───── Source
Brewers yeast is what is known as a faculative anaerobe which means it is able to grow under both aerobic and anaerobic conditions. In fact, yeast grows maximally under aerobic conditions (meaning, in the presence of oxygen). However, wort fermentation (which we’re concerned with as brewers) is largely carried out anaerobically.
When it comes to brewing there are actually only three points where the introduction of oxygen is beneficial;
During yeast propagation of a new culture
For barley germination during malting
When yeast is first pitched into wort, some oxygen must be made available to the yeast but apart from this, oxygen should be excluded due to the fact it promotes flavour instability.
So, if yeast is capable of growing without oxygen present and the presence of oxygen can actually be detrimental to your beer, why introduce oxygen at all?
Well, there are actually several reasons oxygen is required in the wort at the pitching stage;
Oxygen is required for normal yeast reproduction – meaning if you want your yeast to reach exponential growth and consume the available sugars in your wort, oxygen must be present at the pitching stage. Otherwise you will struggle to reach your final gravity and may experience altered beer flavour.
──────────
───── Material shown
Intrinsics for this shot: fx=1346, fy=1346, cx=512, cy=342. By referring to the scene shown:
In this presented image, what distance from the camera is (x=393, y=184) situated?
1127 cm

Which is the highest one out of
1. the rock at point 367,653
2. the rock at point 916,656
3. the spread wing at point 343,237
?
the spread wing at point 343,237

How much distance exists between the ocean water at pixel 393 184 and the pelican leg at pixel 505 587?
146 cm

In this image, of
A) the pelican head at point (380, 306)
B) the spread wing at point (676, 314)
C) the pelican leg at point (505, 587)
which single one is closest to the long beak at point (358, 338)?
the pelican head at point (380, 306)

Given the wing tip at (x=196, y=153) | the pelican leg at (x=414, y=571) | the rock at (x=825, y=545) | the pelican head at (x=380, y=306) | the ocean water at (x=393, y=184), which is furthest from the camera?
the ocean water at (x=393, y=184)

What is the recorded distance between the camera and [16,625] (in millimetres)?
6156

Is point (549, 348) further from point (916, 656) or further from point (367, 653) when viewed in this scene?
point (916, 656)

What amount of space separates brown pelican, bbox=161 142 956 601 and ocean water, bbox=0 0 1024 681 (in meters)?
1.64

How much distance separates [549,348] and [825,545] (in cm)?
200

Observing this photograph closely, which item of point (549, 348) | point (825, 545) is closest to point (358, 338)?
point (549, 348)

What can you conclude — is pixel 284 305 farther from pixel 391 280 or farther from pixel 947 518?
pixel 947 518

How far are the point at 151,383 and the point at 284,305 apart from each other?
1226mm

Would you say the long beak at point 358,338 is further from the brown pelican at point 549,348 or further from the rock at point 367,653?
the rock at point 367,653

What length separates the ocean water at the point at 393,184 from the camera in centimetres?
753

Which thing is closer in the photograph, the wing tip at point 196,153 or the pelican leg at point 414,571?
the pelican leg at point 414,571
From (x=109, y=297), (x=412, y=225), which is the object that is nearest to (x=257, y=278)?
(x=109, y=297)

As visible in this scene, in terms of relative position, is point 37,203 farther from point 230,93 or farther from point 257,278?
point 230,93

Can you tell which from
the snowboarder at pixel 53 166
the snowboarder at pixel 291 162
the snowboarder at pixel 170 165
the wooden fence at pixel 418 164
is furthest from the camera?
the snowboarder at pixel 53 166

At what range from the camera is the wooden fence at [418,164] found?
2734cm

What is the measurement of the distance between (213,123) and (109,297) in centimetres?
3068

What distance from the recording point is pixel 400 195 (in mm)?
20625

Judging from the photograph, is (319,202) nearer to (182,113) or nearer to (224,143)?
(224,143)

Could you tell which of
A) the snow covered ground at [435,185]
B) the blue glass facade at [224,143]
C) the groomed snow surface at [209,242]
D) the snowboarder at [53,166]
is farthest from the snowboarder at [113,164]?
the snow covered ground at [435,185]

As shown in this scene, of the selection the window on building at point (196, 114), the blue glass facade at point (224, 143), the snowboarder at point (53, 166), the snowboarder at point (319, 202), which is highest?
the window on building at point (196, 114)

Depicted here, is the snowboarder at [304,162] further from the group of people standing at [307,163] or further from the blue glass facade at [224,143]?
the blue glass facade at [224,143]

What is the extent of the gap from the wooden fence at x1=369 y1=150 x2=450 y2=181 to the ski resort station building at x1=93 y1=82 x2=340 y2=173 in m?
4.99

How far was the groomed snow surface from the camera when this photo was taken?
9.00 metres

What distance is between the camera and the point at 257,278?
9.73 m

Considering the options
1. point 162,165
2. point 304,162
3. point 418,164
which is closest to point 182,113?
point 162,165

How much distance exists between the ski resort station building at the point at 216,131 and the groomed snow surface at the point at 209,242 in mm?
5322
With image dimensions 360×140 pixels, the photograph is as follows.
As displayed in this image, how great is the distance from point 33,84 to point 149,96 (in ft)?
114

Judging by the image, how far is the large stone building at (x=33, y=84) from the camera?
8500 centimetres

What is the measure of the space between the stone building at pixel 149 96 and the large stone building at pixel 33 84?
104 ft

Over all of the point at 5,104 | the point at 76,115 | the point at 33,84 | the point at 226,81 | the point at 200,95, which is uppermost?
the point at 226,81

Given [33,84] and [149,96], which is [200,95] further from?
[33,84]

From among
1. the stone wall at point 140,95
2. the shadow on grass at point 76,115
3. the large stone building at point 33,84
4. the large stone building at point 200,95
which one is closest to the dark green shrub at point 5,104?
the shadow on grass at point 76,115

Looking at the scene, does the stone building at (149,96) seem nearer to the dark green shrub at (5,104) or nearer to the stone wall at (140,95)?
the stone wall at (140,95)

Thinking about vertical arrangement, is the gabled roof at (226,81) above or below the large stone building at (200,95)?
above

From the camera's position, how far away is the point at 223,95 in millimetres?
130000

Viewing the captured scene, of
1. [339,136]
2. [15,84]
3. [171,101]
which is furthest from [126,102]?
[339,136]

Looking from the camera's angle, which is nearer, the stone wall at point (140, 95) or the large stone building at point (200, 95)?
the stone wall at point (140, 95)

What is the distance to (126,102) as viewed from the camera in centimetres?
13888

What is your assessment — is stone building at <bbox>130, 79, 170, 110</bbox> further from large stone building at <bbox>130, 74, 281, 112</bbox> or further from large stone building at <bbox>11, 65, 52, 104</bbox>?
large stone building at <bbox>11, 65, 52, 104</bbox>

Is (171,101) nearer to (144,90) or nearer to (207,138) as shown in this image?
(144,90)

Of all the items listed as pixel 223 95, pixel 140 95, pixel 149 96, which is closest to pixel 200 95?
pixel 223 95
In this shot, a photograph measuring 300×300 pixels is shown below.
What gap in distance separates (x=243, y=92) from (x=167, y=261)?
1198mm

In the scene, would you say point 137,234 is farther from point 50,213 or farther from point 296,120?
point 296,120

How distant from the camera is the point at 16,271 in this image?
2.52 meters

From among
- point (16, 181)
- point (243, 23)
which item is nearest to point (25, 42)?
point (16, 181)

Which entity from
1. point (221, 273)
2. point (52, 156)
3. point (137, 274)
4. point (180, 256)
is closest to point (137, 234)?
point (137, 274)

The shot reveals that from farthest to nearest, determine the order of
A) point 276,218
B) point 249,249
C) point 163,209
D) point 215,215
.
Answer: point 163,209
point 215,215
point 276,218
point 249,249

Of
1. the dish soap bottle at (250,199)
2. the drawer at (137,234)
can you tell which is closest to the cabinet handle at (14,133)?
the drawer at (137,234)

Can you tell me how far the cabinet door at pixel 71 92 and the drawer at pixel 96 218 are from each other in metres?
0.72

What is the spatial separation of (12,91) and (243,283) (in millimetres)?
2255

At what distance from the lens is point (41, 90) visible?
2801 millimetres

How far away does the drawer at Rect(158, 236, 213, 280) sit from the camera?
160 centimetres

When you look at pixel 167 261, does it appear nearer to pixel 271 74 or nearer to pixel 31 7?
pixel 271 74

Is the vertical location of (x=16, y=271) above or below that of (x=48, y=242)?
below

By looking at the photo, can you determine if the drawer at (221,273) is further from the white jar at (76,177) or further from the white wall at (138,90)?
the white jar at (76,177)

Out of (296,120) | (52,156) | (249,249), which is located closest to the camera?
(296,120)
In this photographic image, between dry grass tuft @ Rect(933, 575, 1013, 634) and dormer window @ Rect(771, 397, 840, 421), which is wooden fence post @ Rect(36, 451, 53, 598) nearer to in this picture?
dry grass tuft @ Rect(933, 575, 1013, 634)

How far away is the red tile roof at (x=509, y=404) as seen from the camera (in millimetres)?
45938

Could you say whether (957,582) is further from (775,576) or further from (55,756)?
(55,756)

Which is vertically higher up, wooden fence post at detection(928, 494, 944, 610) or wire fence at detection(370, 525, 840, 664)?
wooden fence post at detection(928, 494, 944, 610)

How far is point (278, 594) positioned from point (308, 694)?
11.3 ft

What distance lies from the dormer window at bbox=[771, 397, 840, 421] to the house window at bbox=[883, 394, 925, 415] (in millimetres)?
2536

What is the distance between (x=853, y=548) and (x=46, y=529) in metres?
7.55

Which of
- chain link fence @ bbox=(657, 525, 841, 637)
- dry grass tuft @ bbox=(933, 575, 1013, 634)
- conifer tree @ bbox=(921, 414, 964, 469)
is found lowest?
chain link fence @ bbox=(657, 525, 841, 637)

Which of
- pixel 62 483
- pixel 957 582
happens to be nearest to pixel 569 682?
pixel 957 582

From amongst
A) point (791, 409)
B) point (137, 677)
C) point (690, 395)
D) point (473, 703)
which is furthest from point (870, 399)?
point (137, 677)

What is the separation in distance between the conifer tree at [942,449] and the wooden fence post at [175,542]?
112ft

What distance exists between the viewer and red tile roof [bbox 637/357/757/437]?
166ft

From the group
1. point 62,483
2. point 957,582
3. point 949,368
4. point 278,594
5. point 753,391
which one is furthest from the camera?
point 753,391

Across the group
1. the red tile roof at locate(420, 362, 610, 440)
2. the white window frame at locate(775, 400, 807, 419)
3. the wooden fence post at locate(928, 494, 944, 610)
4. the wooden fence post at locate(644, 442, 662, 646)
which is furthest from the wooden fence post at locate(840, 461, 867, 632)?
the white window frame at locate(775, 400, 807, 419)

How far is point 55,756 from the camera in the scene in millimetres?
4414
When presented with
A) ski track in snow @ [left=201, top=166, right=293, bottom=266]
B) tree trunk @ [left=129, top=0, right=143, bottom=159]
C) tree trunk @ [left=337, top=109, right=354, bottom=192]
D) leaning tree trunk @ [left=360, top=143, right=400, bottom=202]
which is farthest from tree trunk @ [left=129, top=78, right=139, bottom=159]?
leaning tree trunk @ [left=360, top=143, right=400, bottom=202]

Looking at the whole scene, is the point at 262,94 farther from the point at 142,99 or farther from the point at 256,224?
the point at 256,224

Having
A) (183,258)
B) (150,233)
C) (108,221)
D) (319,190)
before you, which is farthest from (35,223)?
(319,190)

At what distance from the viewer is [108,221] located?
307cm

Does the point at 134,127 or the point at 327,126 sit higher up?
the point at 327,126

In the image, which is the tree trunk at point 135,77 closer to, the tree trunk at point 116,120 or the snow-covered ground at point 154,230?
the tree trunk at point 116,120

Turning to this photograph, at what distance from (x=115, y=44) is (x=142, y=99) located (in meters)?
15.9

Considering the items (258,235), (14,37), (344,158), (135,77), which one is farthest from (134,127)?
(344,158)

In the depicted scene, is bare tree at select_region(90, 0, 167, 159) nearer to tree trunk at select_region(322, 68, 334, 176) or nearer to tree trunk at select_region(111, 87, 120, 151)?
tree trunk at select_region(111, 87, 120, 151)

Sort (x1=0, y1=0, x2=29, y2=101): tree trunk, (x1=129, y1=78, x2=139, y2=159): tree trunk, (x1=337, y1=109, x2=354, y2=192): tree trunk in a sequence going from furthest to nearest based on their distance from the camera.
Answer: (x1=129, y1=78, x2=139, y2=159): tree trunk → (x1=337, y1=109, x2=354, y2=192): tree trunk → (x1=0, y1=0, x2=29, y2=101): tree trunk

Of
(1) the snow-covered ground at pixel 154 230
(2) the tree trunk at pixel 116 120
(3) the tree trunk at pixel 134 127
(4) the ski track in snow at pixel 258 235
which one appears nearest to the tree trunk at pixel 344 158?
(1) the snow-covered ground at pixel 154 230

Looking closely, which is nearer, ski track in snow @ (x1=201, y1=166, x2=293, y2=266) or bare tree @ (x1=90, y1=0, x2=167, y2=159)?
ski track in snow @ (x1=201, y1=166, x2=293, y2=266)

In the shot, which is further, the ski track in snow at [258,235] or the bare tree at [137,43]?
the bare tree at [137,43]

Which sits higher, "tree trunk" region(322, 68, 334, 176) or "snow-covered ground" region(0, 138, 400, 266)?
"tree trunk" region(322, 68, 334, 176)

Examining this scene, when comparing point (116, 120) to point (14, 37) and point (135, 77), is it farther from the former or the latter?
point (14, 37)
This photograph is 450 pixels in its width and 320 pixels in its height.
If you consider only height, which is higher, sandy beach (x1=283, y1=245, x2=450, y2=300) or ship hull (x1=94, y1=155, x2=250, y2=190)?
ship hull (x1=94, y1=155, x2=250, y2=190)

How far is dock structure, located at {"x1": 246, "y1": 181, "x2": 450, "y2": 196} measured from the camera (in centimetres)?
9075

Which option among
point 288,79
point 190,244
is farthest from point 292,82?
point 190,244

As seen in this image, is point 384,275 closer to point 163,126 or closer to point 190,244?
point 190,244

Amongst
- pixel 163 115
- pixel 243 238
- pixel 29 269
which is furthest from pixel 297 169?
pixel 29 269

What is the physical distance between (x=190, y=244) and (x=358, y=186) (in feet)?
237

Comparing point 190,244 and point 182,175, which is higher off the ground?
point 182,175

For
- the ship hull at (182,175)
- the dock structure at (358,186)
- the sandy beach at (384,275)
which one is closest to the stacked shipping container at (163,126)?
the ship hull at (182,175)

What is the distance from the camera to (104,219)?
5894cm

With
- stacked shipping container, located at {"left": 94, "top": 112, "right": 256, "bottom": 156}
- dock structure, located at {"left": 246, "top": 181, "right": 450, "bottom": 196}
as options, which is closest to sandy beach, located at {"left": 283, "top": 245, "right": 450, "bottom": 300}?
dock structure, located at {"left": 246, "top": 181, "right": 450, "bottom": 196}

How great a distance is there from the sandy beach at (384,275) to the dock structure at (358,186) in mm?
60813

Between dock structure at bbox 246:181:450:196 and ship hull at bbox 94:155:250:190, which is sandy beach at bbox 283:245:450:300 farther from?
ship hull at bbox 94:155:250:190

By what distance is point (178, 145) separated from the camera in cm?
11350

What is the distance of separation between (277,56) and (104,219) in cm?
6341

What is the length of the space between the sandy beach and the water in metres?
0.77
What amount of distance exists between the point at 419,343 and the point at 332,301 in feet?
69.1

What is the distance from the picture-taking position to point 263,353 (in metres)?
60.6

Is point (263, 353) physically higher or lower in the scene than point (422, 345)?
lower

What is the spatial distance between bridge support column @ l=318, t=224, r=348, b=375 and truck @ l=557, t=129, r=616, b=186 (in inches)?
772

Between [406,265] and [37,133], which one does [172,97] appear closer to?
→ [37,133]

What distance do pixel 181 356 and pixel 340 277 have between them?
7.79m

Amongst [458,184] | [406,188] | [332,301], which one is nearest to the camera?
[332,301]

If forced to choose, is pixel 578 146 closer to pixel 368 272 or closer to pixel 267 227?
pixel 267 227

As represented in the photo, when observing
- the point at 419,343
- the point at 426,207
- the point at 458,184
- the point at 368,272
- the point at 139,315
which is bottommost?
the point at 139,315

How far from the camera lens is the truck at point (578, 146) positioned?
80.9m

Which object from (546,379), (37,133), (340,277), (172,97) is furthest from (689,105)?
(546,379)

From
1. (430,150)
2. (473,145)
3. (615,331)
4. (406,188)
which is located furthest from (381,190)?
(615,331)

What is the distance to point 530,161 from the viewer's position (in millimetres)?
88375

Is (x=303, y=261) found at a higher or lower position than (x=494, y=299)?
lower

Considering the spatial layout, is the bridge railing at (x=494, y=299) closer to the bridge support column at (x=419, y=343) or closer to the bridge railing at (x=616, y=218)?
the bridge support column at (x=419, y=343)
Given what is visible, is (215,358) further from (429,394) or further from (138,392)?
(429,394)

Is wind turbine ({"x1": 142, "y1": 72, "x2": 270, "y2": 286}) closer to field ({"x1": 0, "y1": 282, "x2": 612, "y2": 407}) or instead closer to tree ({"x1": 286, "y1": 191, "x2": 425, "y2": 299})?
──────────
### [Exercise directions]
Translate this sentence from the brewing text into Spanish: "However, wort fermentation (which we’re concerned with as brewers) is largely carried out anaerobically." The lines after the brewing text are separate material.

### [Exercise solution]
Sin embargo, la fermentación del mosto (que es lo que nos interesa como cerveceros) se lleva a cabo en gran parte de forma anaeróbica.